A prima vista il libro “M come Moda” della giornalista e insegnante Giulia Rossi edito da Pedragon sembrerebbe un glossario della moda. Avrete già capito che definirlo così è assolutamente riduttivo. In ogni pagina c’è un caposaldo della moda visto attraverso le lenti della cultura. Proprio come se indossassimo degli occhiali, le lenti della cultura non servono ad ingrandire i caratteri per i miopi, e nemmeno a mettere a fuoco per gli astigmatici, piuttosto sono funzionali ad “unire i punti” tra il sistema semiotico della moda, e i libri, i film, i trend, gli Amarcord, le note musicali e tutto quello che potete immaginare sia collegato ad essa, includendo i vostri ricordi e vissuti.

**Compito assegnato**
Riscrivi in forma più breve il paragrafo del brano che comincia con «A prima vista il libro», conservandone i fatti principali. Le voci che seguono costituiscono materiale separato dal brano.

**Estratto dei dati**
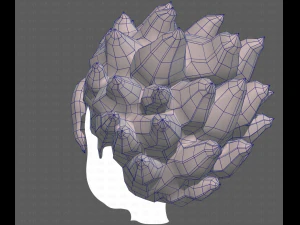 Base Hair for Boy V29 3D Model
---
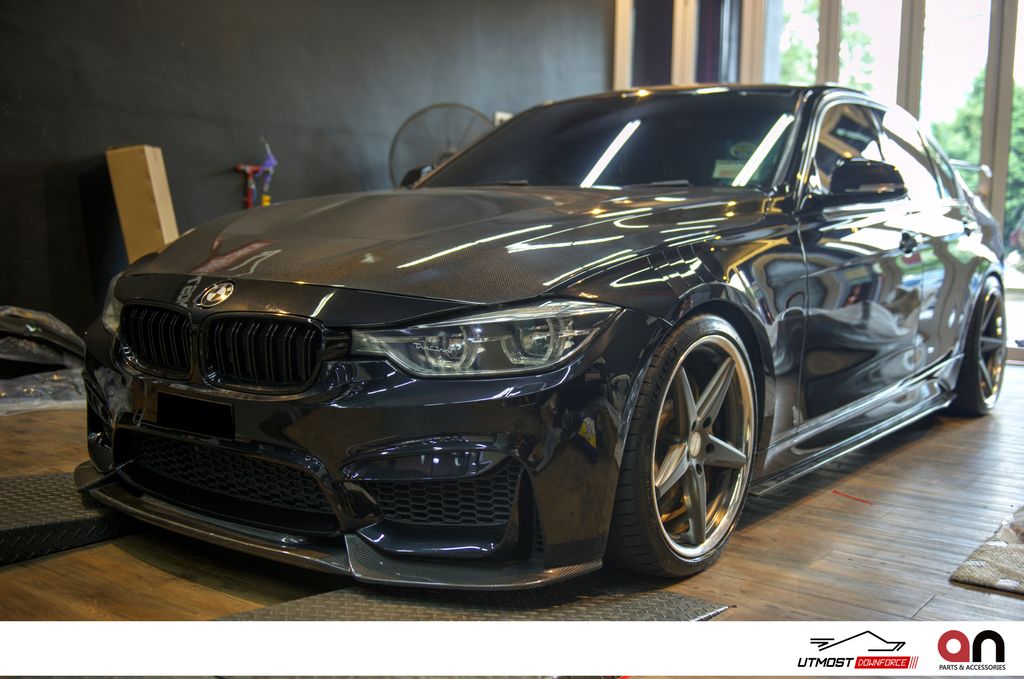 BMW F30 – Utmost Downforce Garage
* * *
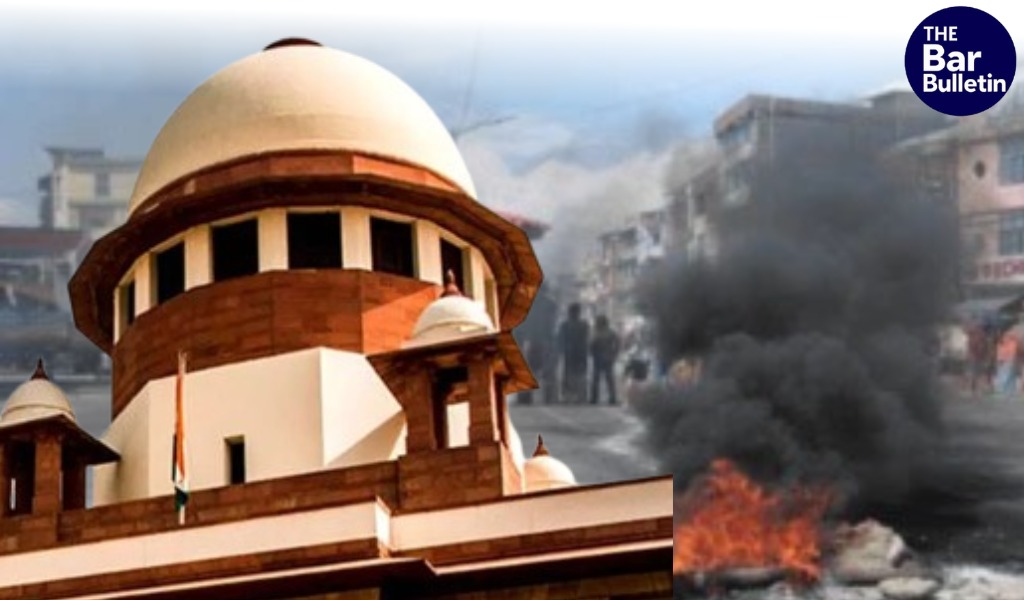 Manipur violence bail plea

**Risposta**
Il libro «M come Moda» di Giulia Rossi, giornalista e insegnante, edito da Pedragon, sembra un glossario della moda, ma definirlo così è riduttivo. Ogni pagina presenta un caposaldo della moda visto attraverso le lenti della cultura. Queste lenti servono a collegare il sistema semiotico della moda con libri, film, trend, Amarcord, note musicali e tutto ciò che vi è legato, compresi i ricordi e i vissuti dei lettori.